推定断層は、落差(西側が下がる)もありますが、右横ずれ的要素の大きい断層で、北に向かい落差・横ずれともに解消していくので、証拠は残していないかもしれません。
 仙ヶ沢「4段の滝」の観察が途中だったので、再調査の必要が、あるのかもしれません。再び、知的好奇心に火をつけ、地質調査に挑戦してみますか。

 

【編集後記】

 本文の最後に、小滝からの滑落(正確には、滑り落ちた程度)で観察を断念した地点を含み、推定断層の通過の証拠を捜しにいこうと述べていますが、その後は、訪れていません。

 実地に地質調査をしたことのある人ならお分かりかと思いますが、余程、特別な場所か、どうしても証拠が欲しい地点でないと、広範囲の調査地域を対象とした場合、なかなか二度目の踏査ということは、物理的にもできません。まして、年齢と共に、単独で山に入るという気力も体力も無くなってしまいます。

 

 ところで、令和3年度になってからの俳句が、まだ、一度も「はてなブログ」に登場していないので、4月・5月・6月・7月の俳句を載せようと思います。

 それで、しばらく佐久の地質調査物語は、中断してます。次回からのシリーズは、『中部域の沢』になります。

・・・今日も雨降りです。やはり、田畑に出て太陽を浴びない室内だけの生活は、気持ちが、滅入ってしまいます。それ以上に、新聞やテレビ、インターネット情報を通じて入ってくる大雨による水害や土石流での被害には、胸を痛めております。

 私の住む地域も、2019年(令和元年)10月の台風19号では、大変な水害に見舞われました。江戸中期の「戌の満水(1742年)」に匹敵すると言われましたが、多くの場合、県内や佐久を取り巻く山岳地帯に囲まれ、東・南・西からの強風や雨雲がやってきても、山岳地帯が壁となって、かなり守られているようです。北は浅間山ですが、こちらからの雨雲侵入は、あまり考えられません。
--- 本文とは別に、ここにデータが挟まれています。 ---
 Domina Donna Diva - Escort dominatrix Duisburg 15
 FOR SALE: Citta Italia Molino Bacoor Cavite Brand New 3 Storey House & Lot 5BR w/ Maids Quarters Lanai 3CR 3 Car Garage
 『みんな、佐久へ引っ越しておいでよ』と言いたいところですが、冬は寒過ぎます。それに、都会から実際に引っ越して来た方が、『夜になると、虫の音がうるさくて、せせらぎの水音が気になって眠れない』という理由で、元の都会生活に戻ったという話も聞きました。やはり、人は、長年その地に適応した生き方を、選んでしまうのでしょうか。(おとんとろ)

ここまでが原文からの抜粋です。